▸ Brano da leggere:
========================================

«Per la Germania comincia un’epoca con il vento contrario»: così si è espresso qualche giorno fa il presidente federale tedesco Frank-Walter Steinmeier in un discorso sullo stato della nazione; un intervento di grande spessore per cogliere le trasformazioni della politica e del dibattito pubblico tedesco.
La guerra di Putin è destinata a cambiare profondamente l’Europa e il presidente ammette che i tempi a venire non saranno facili. Si può e si deve intervenire per aiutare i cittadini, certo, ma non sarà semplice e soprattutto la politica «non può fare miracoli». Per i limitati poteri che la Legge fondamentale, la Costituzione tedesca, attribuisce al Bundespräsident, Steinmeier può solo cercare di avvertire che ci attendono anni non semplici. E provare a ipotizzare un percorso al termine del quale il Paese e il resto d’Europa potrebbero uscirne diversi ma rafforzati.

========================================

▸ Elenco fornito:

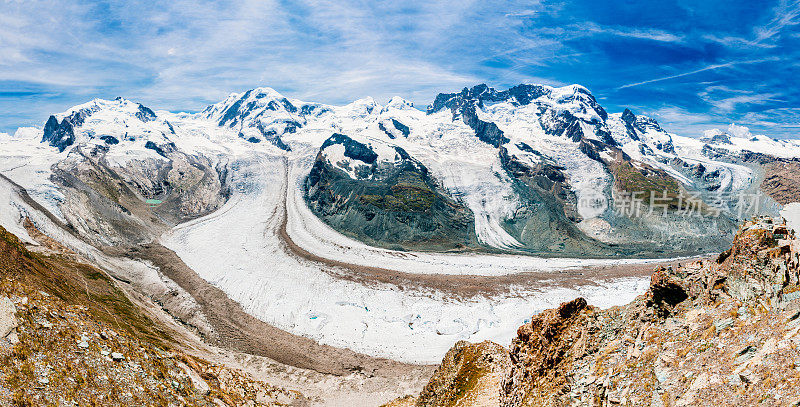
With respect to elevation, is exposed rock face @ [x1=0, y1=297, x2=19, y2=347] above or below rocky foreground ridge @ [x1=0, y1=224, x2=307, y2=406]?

========================================

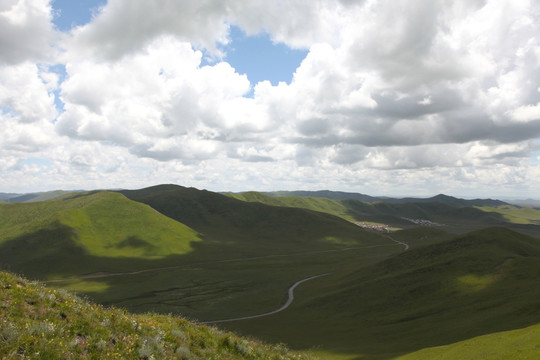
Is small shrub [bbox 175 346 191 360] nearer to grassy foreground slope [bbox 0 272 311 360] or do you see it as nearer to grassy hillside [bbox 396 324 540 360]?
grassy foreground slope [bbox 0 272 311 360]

========================================

▸ Cosa si chiede:
Riporta parola per parola, dal brano sul discorso di Steinmeier, la parte che si apre con le parole contenenti "La guerra di" e si chiude con "diversi ma rafforzati.".

▸ Risposta attesa:
La guerra di Putin è destinata a cambiare profondamente l’Europa e il presidente ammette che i tempi a venire non saranno facili. Si può e si deve intervenire per aiutare i cittadini, certo, ma non sarà semplice e soprattutto la politica «non può fare miracoli». Per i limitati poteri che la Legge fondamentale, la Costituzione tedesca, attribuisce al Bundespräsident, Steinmeier può solo cercare di avvertire che ci attendono anni non semplici. E provare a ipotizzare un percorso al termine del quale il Paese e il resto d’Europa potrebbero uscirne diversi ma rafforzati.